Everything You Need To Know About Building A Career As A DJ

career as a DJ

Not every DJ is destined to make it big like David Guetta, Calvin Harris, or Skrillex, but there is always room for the next generation of DJs to make their mark on the music industry. If music is your raison d’etre and the idea of mixing the decks at Amnesia in Ibiza is your dream, fear not because it can be done. Even the most famous DJs on the planet had to start somewhere.

Live For The Music

The world’s top DJs live for music; it is their reason for getting out of bed in the morning, and for them, music is a calling, not a job. Great DJs can read their audience. They understand what to play to evoke a feeling, an emotion and to get the room moving.

Bad DJs are only in the business to score dates and look cool. If this sounds like you, step away from the industry because it won’t be long before your cover is blown.

Build A Brand

There are thousands of DJs out there, many of them stuck playing pop music at weddings and birthday parties. There’s nothing wrong with that, but if you have bigger ambitions, building a solid brand is important.

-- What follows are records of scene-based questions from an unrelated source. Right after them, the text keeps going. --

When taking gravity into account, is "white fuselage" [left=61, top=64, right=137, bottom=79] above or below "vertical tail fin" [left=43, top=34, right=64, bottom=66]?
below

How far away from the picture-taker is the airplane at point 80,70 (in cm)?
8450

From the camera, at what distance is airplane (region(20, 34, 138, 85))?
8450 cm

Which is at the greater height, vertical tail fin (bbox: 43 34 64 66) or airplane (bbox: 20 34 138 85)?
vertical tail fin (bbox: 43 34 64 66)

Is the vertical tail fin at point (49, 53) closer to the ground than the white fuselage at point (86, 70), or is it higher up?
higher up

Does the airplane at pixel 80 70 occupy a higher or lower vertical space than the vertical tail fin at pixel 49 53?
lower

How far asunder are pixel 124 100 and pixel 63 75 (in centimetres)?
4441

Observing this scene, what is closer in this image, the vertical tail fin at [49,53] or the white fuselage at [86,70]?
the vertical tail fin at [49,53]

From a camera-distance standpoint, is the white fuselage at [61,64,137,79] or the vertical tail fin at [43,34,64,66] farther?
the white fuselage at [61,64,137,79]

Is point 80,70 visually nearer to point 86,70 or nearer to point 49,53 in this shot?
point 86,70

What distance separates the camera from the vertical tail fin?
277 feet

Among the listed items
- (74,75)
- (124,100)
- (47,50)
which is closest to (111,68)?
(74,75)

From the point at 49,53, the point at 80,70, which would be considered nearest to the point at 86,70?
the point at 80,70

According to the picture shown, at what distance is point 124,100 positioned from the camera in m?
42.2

Start by deciding what kind of music you want to play. Being known for a particular music genre means fans will look for you. Some DJs specialize in hard techno; others in dance or hip-hop. It’s hard to stand out if rock or pop is your thing, but it’s not impossible. Stay true to your musical roots and it will be easier to build an authentic brand.

Next, build a website and social media presence. DJs usually have a presence on music sites like Soundcloud, but it’s a good idea to build your own website too. Invite fans to visit your website and sign up for a newsletter. Use this to send updates on where you are playing next, so they can see you perform live.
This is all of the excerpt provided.